Convert textNode content to a string - javascript

Having problem with a textNode that I can't convert to a string.
I'm trying to scrape a site and get certain information out from it, and when I use an XPath to find this text I'm after I get an textNode back.
When I look in google development tool in chrome, I can se that the textNode itself contain the text I'm after, but how do I convert the textNode to plain text?
here is the line of code I use:
abstracts = ZU.xpath(doc, '//*[#id="abstract"]/div/div/par/text()');
I have tried to use stuff like .innerHTML, toString, textContent but nothing have worked so far.

I usually use Text.wholeText if I want to see the content string of a textNode, because textNode is an object so using toString or innerHTML will not work because it is an object not as the string itself...
Example: from https://developer.mozilla.org/en-US/docs/Web/API/Text/wholeText
The Text.wholeText read-only property returns the full text of all Text nodes logically adjacent to the node. The text is concatenated in document order. This allows to specify any text node and obtain all adjacent text as a single string.

Spatial relation data

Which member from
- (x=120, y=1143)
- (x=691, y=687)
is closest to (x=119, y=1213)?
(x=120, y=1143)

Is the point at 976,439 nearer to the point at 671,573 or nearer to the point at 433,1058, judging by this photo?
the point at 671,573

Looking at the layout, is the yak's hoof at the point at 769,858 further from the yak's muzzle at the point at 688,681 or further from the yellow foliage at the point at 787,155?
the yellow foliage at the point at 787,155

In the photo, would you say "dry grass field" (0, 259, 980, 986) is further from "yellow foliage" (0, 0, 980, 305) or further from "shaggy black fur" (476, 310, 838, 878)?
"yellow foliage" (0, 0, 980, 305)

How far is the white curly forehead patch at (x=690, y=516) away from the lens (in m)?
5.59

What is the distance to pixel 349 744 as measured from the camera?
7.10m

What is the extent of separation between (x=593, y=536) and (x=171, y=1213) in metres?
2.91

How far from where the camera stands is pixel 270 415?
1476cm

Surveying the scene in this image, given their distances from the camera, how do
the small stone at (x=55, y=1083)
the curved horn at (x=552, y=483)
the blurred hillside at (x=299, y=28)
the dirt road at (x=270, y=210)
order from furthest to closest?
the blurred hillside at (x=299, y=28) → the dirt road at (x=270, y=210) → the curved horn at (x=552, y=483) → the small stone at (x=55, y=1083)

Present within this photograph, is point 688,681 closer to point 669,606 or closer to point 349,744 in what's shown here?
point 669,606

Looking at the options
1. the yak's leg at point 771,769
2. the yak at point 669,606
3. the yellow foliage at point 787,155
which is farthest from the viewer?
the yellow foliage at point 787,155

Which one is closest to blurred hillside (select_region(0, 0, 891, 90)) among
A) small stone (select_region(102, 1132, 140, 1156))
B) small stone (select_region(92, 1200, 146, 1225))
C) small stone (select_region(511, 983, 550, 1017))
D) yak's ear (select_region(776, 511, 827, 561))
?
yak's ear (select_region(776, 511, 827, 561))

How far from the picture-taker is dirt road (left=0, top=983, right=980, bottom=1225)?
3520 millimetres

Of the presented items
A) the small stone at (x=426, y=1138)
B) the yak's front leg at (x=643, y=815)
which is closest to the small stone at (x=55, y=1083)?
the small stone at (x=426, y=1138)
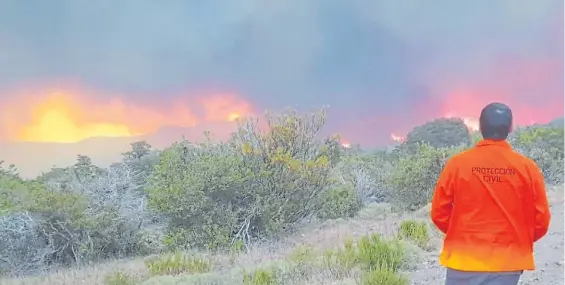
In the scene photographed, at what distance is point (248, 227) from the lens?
48.6 feet

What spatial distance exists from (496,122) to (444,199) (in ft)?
1.69

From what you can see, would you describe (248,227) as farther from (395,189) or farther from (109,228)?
(395,189)

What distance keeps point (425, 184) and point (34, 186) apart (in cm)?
1117

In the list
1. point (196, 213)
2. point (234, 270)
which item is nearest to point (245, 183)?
point (196, 213)

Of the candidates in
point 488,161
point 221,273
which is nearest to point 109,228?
point 221,273

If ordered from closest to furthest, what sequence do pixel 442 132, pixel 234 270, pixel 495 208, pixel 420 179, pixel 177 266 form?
pixel 495 208
pixel 234 270
pixel 177 266
pixel 420 179
pixel 442 132

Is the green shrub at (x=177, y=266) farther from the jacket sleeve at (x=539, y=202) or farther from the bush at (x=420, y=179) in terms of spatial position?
the bush at (x=420, y=179)

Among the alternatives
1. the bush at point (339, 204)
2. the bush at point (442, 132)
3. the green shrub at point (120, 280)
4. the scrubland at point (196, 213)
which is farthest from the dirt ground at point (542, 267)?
the bush at point (442, 132)

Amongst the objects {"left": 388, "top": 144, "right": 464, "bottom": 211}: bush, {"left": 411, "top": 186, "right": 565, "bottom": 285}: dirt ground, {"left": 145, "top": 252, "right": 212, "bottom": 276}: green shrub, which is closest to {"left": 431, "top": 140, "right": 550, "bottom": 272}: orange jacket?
{"left": 411, "top": 186, "right": 565, "bottom": 285}: dirt ground

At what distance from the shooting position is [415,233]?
34.2 feet

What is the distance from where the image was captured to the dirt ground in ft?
23.0

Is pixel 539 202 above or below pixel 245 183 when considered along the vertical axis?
below

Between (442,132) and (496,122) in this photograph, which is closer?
(496,122)

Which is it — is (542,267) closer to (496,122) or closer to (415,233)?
(415,233)
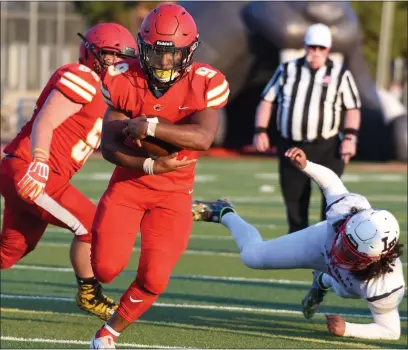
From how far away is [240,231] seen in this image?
5.64m

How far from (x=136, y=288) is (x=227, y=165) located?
11775mm

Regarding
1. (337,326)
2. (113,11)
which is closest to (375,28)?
(113,11)

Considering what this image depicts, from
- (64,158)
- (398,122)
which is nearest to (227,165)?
(398,122)

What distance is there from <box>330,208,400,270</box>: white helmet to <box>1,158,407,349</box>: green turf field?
2.13ft

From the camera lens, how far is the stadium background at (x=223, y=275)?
537 cm

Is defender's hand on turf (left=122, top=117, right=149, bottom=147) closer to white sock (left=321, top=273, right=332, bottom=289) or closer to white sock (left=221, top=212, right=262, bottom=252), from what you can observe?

Short problem 1: From the textNode thread, extract the passage that begins at the words "Having problem with" and stops after "worked so far.".
Short problem 2: In the textNode thread, which things does the asker say they tried without success?

Solution 1:
Having problem with a textNode that I can't convert to a string.
I'm trying to scrape a site and get certain information out from it, and when I use an XPath to find this text I'm after I get an textNode back.
When I look in google development tool in chrome, I can se that the textNode itself contain the text I'm after, but how do I convert the textNode to plain text?
here is the line of code I use:
abstracts = ZU.xpath(doc, '//*[#id="abstract"]/div/div/par/text()');
I have tried to use stuff like .innerHTML, toString, textContent but nothing have worked so far.

Solution 2:
.innerHTML
toString
textContent